## [DIRECTIONS FOR THIS TASK]
Rewrite the stretch of the listing from the line containing "Does l=24, t=149, r=232, b=188: dirt" through the end of the listing, swapping "steel beam" for "steel girder" and leaving everything else as it is.

-- Start STORED ROWS --

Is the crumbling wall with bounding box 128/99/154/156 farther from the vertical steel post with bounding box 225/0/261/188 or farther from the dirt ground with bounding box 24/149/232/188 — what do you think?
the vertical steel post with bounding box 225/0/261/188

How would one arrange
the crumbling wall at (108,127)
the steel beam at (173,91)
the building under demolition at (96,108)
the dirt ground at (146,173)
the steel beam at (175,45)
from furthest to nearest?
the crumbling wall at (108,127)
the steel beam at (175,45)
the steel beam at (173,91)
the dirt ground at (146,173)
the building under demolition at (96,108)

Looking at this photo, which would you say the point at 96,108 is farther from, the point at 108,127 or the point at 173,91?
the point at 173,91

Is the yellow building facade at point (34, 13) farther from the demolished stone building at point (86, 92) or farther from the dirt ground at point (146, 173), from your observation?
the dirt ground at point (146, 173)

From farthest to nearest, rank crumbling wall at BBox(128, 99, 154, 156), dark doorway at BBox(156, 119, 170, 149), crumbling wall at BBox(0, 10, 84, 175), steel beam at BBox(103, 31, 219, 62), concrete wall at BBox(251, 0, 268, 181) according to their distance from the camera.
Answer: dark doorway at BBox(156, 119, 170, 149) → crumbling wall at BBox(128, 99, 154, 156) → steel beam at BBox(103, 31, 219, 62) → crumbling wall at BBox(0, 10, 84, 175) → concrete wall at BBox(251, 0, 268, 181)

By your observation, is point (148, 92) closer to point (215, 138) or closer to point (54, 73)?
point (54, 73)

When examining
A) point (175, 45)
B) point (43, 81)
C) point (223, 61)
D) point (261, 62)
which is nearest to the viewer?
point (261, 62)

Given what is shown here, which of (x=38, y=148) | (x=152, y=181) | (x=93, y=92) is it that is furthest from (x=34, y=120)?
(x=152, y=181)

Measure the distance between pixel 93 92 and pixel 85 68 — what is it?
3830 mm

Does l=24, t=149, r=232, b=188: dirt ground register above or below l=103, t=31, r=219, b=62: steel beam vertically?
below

-- End STORED ROWS --

## [COMPLETE ANSWER]
Does l=24, t=149, r=232, b=188: dirt ground register above or below l=103, t=31, r=219, b=62: steel girder vertically?
below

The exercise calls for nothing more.